EXTRACTED TEXT
▬▬▬▬▬▬

Implicit Problem Aggregators #7738

GregoryTravis · 2023-09-05T15:10:52Z

GregoryTravis
Sep 5, 2023
Collaborator

Implicit Problem Aggregators

The Problem

Problem aggregation in the Java Table implementation suffers from a number of issues:

We have many different problem builders which should be combined into a unified approach
Each way of handling / aggregating problems is slightly different
Using multiple kinds of problem builders in the same code path requires extra code to combine them
Problems are (sometimes) attached to values, so some objects need their own problem builders while others don't
The developer has to take care to propagate problems anywhere they arise, making it easy to lose problems

Many of these isues would be solved by creating a more general problem aggregator (PA) to use everywhere. But the last problem remains: developers have to take care to propagate problems at all times, both in writing new code and modifying existing code.

Automatic Aggregation

The solution to this problem is to provide a facility for reporting problems that will always ensure that the problems are dealt with – propagated to the user by default, or optionally handled in some other way.

We propose that there exists at all times an ambient PA that problems can be reported to, and which will collect those problems and propagate them upwards to the user.

We maintain a stack of PAs. When crossing the boundary from Enso to Java, we push a PA onto the stack. We can push additional PAs onto the stack to wrap particular computations, and then pop them off. Popping a PA from the stack transfers its problems to its parent.

There is no need to pass PAs everywhere – the current PA is always available through the ProblemAggregators class.

At any point, we can report a problem like this:

report(new ArithmeticError(location, method, row));

Calling report adds the problem to the current PA. Since the PA stack always has at least one entry, there is always a place for a problem to go.

Developers can inspect and modify problems that have been aggregated, but by default they are simply propagated.

Problem Aggregator Scope

PAs are dynamically scoped. You can add a PA at any time:

ProblemAggregators.push(new ProblemAggregator());

This can default to a standard PA:

ProblemAggregators.push();

You only need to specify the PA if you are using a special one:

ProblemAggregators.push(new BulkArithmeticErrorPA());

A push is generally paired with a pop, which should be inside a finally block:

try {
  ProblemAggregators.push(new ProblemAggregator());
} finally {
  ProblemAggregators.pop();
}

Alternately, you can take care of the pop automatically with a wrapper

ProblemAggregators.with(new ProblemAggregator(),
  () -> doSomeStuff());

or

ProblemAggregators.withPA(
  () -> {
    doSomeStuff();
    doMore Stuff();
  }
);

By default, when a PA is popped, it gives its problems to its parent. Alternatively, you can choose to intervene:

try {
  ProblemAggregators.push(new ProblemAggregator());
} finally {
  List<Problem> problems = ProblemAggregators.extractCurrent();
  List<Problem> filteredProblems = filterProblems(problems);
  push(filteredProblems); // Pushes to parents.

▬▬▬▬▬▬

SUPPLIED INFORMATION

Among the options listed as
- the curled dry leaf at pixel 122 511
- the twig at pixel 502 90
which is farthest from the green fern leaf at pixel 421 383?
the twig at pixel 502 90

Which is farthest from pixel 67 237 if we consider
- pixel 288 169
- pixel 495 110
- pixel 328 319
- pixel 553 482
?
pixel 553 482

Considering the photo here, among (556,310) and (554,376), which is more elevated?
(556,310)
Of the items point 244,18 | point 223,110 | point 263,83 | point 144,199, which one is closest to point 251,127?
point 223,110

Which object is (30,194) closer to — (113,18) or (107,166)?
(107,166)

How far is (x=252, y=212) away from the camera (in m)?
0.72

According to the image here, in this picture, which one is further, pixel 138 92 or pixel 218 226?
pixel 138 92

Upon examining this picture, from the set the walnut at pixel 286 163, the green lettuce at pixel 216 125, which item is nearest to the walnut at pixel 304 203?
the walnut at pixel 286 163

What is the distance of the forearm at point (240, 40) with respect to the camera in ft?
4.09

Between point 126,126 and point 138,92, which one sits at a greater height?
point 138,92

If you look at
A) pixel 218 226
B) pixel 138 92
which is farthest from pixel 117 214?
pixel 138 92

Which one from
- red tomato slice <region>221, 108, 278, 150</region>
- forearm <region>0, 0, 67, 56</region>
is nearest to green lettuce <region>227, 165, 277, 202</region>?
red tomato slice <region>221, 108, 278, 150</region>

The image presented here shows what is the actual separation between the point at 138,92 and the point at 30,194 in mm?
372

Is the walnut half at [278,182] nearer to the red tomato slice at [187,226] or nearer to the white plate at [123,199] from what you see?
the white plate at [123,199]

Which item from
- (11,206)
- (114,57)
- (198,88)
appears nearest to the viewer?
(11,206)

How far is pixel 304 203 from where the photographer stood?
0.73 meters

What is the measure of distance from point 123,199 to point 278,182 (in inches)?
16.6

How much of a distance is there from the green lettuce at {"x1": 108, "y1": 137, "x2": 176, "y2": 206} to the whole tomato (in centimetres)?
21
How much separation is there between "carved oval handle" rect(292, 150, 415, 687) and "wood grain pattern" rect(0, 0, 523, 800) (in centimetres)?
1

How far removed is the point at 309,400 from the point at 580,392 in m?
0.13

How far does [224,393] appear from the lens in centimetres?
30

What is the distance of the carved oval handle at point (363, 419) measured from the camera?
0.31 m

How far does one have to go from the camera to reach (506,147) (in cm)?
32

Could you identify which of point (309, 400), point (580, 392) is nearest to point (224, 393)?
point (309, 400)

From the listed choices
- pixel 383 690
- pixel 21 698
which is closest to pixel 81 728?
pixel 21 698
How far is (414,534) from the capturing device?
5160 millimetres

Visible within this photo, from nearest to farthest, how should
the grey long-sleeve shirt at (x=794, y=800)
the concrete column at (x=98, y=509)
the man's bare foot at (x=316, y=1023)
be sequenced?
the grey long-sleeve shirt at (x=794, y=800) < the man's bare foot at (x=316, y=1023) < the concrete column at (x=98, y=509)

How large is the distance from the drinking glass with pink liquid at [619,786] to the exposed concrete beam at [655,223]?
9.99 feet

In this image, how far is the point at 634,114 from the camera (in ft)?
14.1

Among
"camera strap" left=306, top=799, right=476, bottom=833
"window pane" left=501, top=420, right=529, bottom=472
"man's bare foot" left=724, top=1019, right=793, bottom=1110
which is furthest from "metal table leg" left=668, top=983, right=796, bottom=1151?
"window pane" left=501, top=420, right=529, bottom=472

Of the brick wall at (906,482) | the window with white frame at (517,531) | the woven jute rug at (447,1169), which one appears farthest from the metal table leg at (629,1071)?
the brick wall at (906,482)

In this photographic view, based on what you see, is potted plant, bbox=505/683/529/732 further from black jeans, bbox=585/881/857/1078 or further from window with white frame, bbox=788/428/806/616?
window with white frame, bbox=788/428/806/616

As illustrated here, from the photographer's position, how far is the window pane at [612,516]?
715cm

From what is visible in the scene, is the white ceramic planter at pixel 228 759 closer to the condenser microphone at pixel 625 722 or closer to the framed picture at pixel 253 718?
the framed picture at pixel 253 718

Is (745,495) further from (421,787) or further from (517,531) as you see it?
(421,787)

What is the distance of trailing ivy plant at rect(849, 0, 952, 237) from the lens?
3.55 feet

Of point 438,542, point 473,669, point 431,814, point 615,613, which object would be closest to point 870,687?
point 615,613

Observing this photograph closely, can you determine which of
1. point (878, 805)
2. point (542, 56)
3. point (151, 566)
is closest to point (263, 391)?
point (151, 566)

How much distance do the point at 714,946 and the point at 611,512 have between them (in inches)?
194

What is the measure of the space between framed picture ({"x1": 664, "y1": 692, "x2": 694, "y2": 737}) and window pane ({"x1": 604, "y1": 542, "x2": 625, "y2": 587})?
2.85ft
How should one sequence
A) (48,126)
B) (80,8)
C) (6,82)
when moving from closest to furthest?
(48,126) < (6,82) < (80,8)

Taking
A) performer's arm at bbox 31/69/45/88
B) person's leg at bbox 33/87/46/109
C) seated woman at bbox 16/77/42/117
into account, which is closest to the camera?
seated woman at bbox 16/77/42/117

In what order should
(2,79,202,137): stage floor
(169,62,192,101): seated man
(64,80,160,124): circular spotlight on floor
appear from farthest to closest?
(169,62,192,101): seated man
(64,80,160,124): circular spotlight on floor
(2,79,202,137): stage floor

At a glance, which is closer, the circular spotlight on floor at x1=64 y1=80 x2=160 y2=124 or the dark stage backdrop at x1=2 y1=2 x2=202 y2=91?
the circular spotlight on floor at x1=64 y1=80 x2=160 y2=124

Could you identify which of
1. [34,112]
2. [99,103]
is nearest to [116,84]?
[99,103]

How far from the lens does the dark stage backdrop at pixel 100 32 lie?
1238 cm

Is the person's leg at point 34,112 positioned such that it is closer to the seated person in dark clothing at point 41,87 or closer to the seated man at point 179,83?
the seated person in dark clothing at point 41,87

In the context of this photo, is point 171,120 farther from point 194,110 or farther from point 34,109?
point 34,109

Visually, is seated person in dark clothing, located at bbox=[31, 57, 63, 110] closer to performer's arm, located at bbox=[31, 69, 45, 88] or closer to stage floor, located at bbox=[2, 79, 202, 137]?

▬▬▬▬▬▬

EXERCISES TO COMPLETE
a – In the issue about implicit problem aggregators, what happens to a problem aggregator's problems when it is popped from the stack?
b – Return every line of the rows that contains the word "stage", treating uppercase and lowercase as different.
The text and the rows have nothing to do with each other.

SOLVED TASKS
a – They are transferred to its parent.

b –
(2,79,202,137): stage floor
(2,79,202,137): stage floor
At a glance, which is closer, the circular spotlight on floor at x1=64 y1=80 x2=160 y2=124 or the dark stage backdrop at x1=2 y1=2 x2=202 y2=91?
How far from the lens does the dark stage backdrop at pixel 100 32 lie?
Visually, is seated person in dark clothing, located at bbox=[31, 57, 63, 110] closer to performer's arm, located at bbox=[31, 69, 45, 88] or closer to stage floor, located at bbox=[2, 79, 202, 137]?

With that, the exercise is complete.